Each chapter consists of ten to twenty entries, and each entry contains selected passages from a scientific article, coupled with contextualizing and analytical commentary. Although many of the articles were clearly chosen for their scientific importance, all are used to illustrate relevant points about scientific literature as a genre. One chapter is devoted to how the goal of the article affects its style (e.g. experimental method, new theory, literature review); another chapter focuses on the internal organization of a scientific article. The book does not focus solely on the text, however, but also touches on how the text is informed by the people writing it. This brings up the unavoidable nature of controversy between proponents of competing hypotheses as well as examples of humorous divergence from the norms of the genre, such as articles constructed as poems or musical compositions (as well as the classic Anonymous article ‘proving’ that Heaven is hotter than Hell).

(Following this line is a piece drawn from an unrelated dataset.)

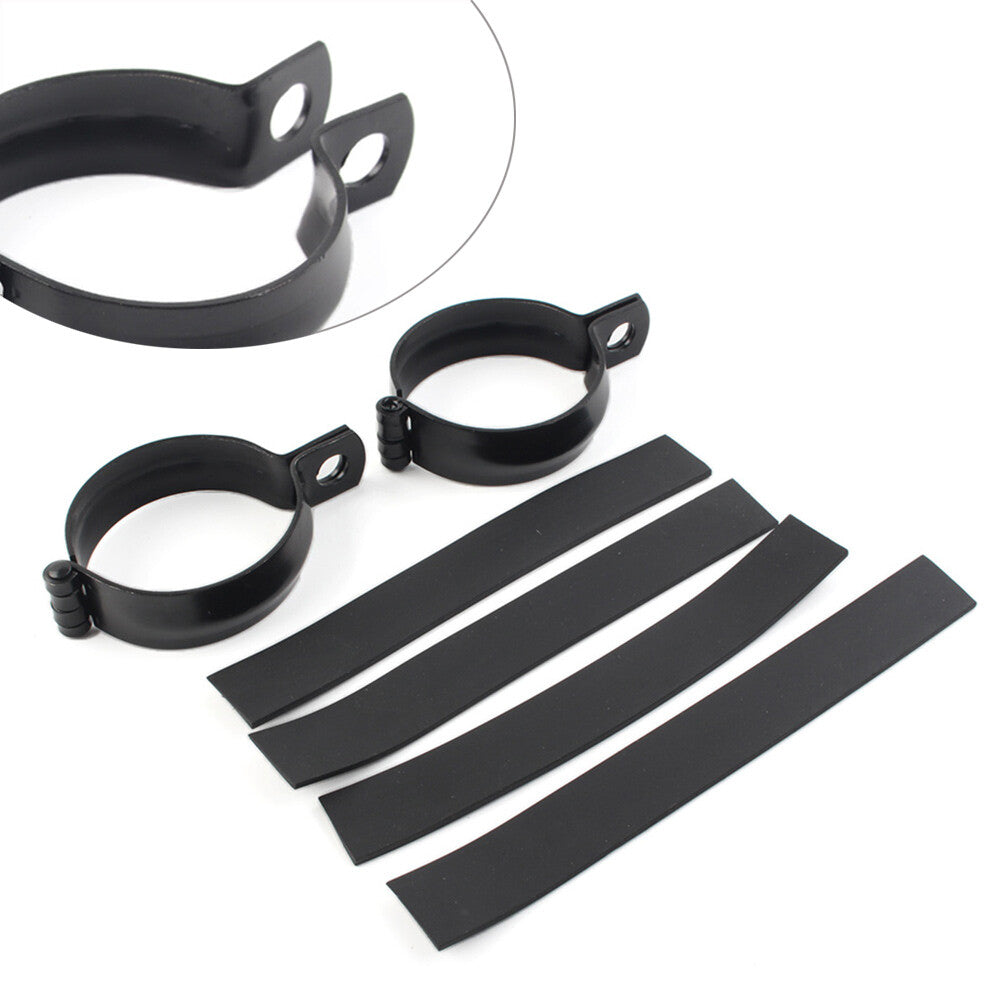 2pcs Metal Front Fork Clamp Turn Signal Light Mount Bracket Holder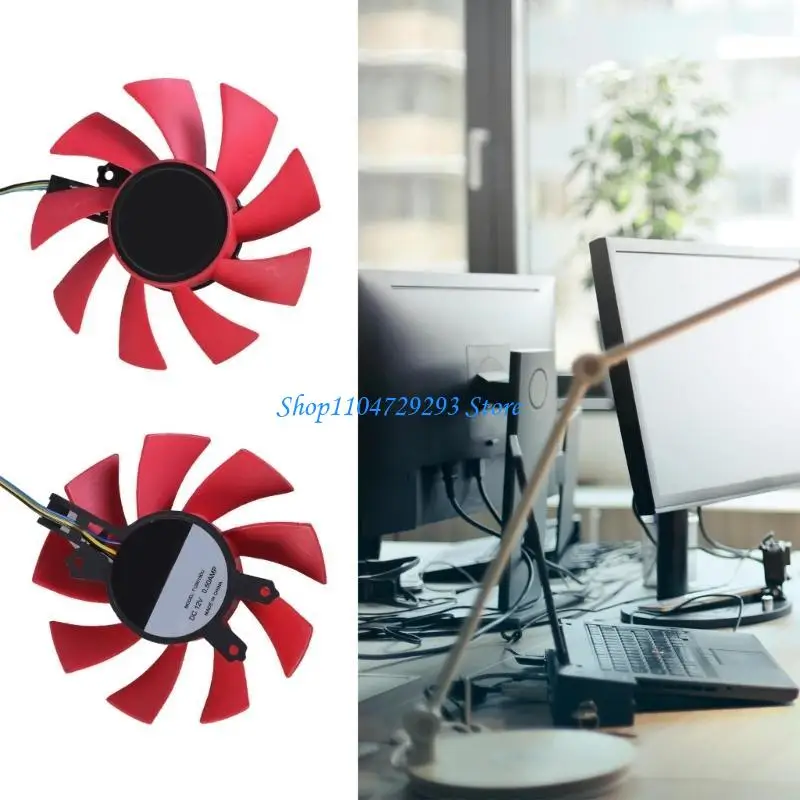 Y2GD Cicha 4pin Wentylator karty graficznej dla RTX2060 GTX1660 1660TI GRAFICS CARD ROVIator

A recurring theme is the complexities of scientific English: dense, jargon-ridden, noun-heavy, and verb-impoverished. The difficulty of this register is an ironic counterpoint to the editors’ complaint: ‘given that the scientific article is one of the most robust literary genres around today […] it seems unfortunate that relatively few outside the scientific community have an inkling of what this literature is really like’ (xix). This volume does make progress toward bridging that gap by gathering some of the most significant examples of Western scientific articles from the last five centuries, while simultaneously attempting to demystify the scientific article as a literary genre. This volume will not only be a worthwhile acquisition, it will make a thoughtful gift for friends and family members in the natural sciences.